The model developed by Zhang et al based on T2WI images accurately predicted the MSI status of rectal cancer with an AUC of 0.895 [12]. Li et al combined T2WI and ADC images to build the model, which had an AUC of 0.908 [30]. Although we expanded the sample size, the AUC values in the training set were still lower than those in their study. In our study, the AUC values of the model constructed based on T1WI and T2WI sequence images showed a significant decrease in the external validation set, demonstrating poor reproducibility of the model. Therefore, models derived from T1WI and T2WI sequences that have not been validated for repeatability may not be reliable. This is the problem of single-center research. It is difficult to compare and reproduce these results in studies at different institutions due to large differences in scan equipment and parameter settings, image pre-processing, the method of ROI segmentation, and the process of feature extraction [31]. The application of multi-center external validation provides a diverse range of imaging information to better assess the reproducibility of the model.

However, it should be emphasized that the model in this study has moderate predictive efficacy for the prediction of MSI status, and it may complement, but not replace histological MSI detection.

There are some limitations to our study. First, manual segmentation of the ROI used in this study is highly subjective and time-consuming, and further applications of semi-automatic or automatic segmentation are needed. Second, there were difficulties in outlining the lesions on T1WI, we referred to the enhanced images to determine the extent of lesions on T1WI. This may have implications for modelling, but the T1WI sequence was still included in this study to make it more comprehensive. Third, in order to retain as much image information as possible, all sequences were resampled to 1, 1, 1 mm isotropic voxels which may result in heavy interpolation. Fourth, although patients in our research were from three institutions, the number of patients with MSI-H rectal cancer was small; thus, the sample size of this study was relatively small.
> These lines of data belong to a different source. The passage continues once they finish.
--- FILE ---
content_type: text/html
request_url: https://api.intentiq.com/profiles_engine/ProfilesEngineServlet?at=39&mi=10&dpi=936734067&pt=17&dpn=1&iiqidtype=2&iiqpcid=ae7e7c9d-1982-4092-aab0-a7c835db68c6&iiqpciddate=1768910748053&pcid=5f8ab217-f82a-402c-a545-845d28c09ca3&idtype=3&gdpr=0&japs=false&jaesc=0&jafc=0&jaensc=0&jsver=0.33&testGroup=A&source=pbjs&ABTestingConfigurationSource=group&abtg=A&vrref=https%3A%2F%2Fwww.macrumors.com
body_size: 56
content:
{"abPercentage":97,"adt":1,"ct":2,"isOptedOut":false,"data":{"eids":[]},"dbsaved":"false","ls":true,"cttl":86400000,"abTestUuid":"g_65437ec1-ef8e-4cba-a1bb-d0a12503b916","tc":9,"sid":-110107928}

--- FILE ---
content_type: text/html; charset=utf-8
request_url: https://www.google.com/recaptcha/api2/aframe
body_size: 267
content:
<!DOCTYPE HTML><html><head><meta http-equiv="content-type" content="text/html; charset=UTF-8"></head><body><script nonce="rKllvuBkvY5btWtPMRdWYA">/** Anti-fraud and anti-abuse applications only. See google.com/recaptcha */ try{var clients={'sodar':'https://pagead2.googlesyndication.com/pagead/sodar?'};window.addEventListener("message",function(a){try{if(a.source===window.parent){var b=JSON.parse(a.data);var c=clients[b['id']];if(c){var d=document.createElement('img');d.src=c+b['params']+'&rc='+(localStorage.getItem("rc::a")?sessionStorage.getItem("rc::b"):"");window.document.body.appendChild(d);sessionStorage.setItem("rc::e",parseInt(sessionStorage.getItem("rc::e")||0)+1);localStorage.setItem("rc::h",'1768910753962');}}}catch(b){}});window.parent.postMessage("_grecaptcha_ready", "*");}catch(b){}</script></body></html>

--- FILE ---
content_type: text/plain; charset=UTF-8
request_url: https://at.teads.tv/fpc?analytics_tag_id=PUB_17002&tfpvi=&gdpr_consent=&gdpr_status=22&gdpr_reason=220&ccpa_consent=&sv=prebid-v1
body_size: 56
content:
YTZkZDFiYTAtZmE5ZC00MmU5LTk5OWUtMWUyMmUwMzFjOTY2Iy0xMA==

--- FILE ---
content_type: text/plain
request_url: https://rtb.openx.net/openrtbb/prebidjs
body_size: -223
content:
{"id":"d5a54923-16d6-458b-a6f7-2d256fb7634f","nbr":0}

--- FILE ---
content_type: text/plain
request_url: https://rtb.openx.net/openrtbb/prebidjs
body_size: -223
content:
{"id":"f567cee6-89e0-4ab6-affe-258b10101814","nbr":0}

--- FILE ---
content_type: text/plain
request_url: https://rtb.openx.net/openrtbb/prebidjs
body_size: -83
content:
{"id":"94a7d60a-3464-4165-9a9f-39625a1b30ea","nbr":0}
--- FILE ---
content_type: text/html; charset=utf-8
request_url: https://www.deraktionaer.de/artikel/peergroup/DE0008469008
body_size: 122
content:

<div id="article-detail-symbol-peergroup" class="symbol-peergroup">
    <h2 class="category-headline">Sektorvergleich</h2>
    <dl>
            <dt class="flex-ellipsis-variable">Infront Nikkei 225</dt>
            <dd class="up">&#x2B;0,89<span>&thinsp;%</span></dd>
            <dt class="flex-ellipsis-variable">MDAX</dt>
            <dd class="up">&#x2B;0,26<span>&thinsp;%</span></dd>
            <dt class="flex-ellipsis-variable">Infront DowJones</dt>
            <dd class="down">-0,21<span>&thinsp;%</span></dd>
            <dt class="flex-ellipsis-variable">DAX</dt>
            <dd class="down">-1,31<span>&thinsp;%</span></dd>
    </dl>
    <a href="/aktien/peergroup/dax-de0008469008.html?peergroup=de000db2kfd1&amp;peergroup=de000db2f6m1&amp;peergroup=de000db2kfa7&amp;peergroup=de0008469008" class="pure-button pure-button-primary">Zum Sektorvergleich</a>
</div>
Further investigation with a larger sample size is still required.

In summary, the prediction and generalization abilities of the models based on CE-T1WI and multiparametric images are better than those of the model based on single unenhanced sequence images, which were moderately associated with the MSI mutation status of rectal cancer. However, this requires further validation with more samples before it can be used in clinical applications.